Husband keeps in touch with his old girlfriends
Dear Abby: My husband and I were married for several years, divorced, then remarried 10 years later. During our separation, he had a lot of girlfriends. To this day, he keeps all their contact information. I discovered he has emailed some of them since we’ve been back together. I think he uses email to avoid any phone calls that I would be aware of.

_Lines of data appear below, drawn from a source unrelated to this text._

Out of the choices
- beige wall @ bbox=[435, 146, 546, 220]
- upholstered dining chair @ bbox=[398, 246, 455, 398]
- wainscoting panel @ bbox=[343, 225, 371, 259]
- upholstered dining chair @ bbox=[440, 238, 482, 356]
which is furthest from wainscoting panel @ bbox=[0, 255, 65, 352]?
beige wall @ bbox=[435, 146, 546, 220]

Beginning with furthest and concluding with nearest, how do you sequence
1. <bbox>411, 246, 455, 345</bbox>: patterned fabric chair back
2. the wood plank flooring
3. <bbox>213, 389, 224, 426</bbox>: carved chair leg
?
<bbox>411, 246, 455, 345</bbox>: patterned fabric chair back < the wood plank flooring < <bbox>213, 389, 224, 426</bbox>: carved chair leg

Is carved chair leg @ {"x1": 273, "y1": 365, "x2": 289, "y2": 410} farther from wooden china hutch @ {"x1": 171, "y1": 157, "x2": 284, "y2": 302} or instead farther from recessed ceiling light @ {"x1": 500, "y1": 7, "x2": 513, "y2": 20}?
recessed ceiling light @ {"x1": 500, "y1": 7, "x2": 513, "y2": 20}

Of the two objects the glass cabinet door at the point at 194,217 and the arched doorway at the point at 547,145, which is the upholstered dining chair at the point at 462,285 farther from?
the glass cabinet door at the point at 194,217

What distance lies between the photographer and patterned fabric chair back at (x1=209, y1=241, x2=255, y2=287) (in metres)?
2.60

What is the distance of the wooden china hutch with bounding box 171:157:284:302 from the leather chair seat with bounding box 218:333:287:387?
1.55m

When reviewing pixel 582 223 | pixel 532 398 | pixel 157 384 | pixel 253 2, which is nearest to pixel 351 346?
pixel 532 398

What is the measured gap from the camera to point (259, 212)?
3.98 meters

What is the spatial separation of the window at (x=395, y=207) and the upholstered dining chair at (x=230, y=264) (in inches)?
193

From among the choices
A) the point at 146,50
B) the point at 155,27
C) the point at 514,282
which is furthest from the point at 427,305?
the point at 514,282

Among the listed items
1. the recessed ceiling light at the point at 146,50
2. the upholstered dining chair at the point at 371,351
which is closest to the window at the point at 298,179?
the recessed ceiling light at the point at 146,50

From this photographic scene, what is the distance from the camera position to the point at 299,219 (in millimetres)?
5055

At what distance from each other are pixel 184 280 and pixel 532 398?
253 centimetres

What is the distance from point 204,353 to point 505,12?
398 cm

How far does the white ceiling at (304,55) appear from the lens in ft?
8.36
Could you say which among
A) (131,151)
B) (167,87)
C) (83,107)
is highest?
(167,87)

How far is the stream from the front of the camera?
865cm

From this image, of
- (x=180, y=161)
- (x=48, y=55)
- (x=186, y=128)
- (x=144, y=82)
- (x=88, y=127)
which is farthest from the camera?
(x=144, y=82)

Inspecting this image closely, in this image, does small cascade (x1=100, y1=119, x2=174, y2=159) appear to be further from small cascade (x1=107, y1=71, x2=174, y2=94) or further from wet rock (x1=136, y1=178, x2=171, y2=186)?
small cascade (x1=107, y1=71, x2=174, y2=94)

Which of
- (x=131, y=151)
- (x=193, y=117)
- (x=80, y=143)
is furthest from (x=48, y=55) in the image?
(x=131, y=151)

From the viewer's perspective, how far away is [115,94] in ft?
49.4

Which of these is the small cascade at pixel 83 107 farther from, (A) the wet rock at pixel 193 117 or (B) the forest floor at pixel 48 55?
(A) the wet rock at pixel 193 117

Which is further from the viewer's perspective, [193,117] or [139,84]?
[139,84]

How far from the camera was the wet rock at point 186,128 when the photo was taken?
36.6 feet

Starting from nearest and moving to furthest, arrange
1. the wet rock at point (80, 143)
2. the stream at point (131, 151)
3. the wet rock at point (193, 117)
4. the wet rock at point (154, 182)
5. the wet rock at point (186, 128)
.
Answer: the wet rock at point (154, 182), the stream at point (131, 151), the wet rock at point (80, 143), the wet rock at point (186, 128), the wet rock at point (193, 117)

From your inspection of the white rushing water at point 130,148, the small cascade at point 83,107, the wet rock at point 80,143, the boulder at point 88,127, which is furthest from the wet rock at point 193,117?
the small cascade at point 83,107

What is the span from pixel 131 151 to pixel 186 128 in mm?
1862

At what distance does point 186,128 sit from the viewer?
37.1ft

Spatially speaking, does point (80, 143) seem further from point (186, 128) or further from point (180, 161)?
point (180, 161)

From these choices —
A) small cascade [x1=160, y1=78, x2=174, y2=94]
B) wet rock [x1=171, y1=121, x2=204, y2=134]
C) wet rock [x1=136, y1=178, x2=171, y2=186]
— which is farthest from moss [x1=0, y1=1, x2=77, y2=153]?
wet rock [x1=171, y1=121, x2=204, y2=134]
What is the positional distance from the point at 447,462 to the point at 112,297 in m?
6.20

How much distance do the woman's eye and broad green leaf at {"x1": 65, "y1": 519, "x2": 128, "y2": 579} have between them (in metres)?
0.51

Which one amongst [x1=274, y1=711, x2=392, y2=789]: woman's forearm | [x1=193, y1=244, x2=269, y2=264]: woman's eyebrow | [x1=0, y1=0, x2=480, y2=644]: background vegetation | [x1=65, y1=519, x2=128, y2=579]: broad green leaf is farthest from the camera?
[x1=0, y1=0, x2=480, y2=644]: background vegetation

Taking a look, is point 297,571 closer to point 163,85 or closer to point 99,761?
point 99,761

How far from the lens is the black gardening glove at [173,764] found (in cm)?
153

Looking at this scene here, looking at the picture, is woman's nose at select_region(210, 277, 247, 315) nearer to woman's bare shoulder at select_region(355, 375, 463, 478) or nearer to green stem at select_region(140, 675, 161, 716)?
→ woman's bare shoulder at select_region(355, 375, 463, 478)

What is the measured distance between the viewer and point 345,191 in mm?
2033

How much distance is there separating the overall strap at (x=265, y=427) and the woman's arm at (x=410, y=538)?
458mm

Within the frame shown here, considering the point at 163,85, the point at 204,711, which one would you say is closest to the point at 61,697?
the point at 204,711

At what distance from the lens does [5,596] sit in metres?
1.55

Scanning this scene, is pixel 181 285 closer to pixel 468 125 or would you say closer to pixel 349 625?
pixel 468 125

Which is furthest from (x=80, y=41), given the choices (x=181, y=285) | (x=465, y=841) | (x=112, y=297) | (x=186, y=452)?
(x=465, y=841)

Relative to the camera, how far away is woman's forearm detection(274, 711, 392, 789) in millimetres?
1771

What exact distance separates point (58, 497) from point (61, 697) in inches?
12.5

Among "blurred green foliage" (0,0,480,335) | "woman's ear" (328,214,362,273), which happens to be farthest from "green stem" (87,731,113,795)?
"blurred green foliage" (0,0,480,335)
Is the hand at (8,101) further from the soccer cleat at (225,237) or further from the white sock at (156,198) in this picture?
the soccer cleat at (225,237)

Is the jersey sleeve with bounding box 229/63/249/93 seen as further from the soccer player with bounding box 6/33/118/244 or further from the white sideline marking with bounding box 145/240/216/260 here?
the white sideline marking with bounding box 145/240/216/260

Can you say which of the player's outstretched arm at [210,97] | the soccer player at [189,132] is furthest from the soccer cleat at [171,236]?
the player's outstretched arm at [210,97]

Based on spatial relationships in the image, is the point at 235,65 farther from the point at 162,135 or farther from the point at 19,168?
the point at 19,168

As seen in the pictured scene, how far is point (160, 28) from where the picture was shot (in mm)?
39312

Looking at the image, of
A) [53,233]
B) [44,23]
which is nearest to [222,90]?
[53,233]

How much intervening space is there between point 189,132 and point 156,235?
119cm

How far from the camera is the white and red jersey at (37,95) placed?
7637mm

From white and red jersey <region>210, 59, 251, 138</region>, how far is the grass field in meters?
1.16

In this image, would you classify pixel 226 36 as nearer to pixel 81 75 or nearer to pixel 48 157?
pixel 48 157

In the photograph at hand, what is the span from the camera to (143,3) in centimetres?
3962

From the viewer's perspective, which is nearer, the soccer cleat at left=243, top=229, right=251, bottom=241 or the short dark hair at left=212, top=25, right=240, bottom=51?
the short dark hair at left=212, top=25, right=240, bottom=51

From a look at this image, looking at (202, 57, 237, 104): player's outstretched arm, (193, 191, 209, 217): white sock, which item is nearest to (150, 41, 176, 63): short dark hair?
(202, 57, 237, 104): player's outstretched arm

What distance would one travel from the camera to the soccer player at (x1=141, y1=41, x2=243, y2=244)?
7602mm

I don’t understand his need to keep up with some of these past “friends.” When we remarried, I deleted all of my past contacts. I’m worried that he’s still attached to at least a few of these women, and I don’t think it’s right. What do you think? It makes me very insecure. I’m already in therapy. — Uneasy in the South
Dear Uneasy: Your husband CHOSE to remarry you. I amgoing to assume that because of your insecurity, you have been hesitant to ask him directly why he feels a need to stay in touch with these women. Your therapist may be able to help you with this. If he/she is willing to invite him to accompany you for a session, consider posing the question there.
Dear Abby: My son is getting married soon. In a conversation with the brideto-be, I asked if she had chosen a florist and was told that her mom will be making all the wedding flowers out of natural materials. Abby, I hate silk, i.e. “plastic” flowers! Would I be creating a huge problem if I offered to purchase my own wrist corsage from a florist, or should I keep quiet? — Offended Mom of the Groom
Dear Offended Mom:
The proper thing to do is keep your opinion to yourself and go along with the plans your soon-to-be daughter-in-law and her mother have made.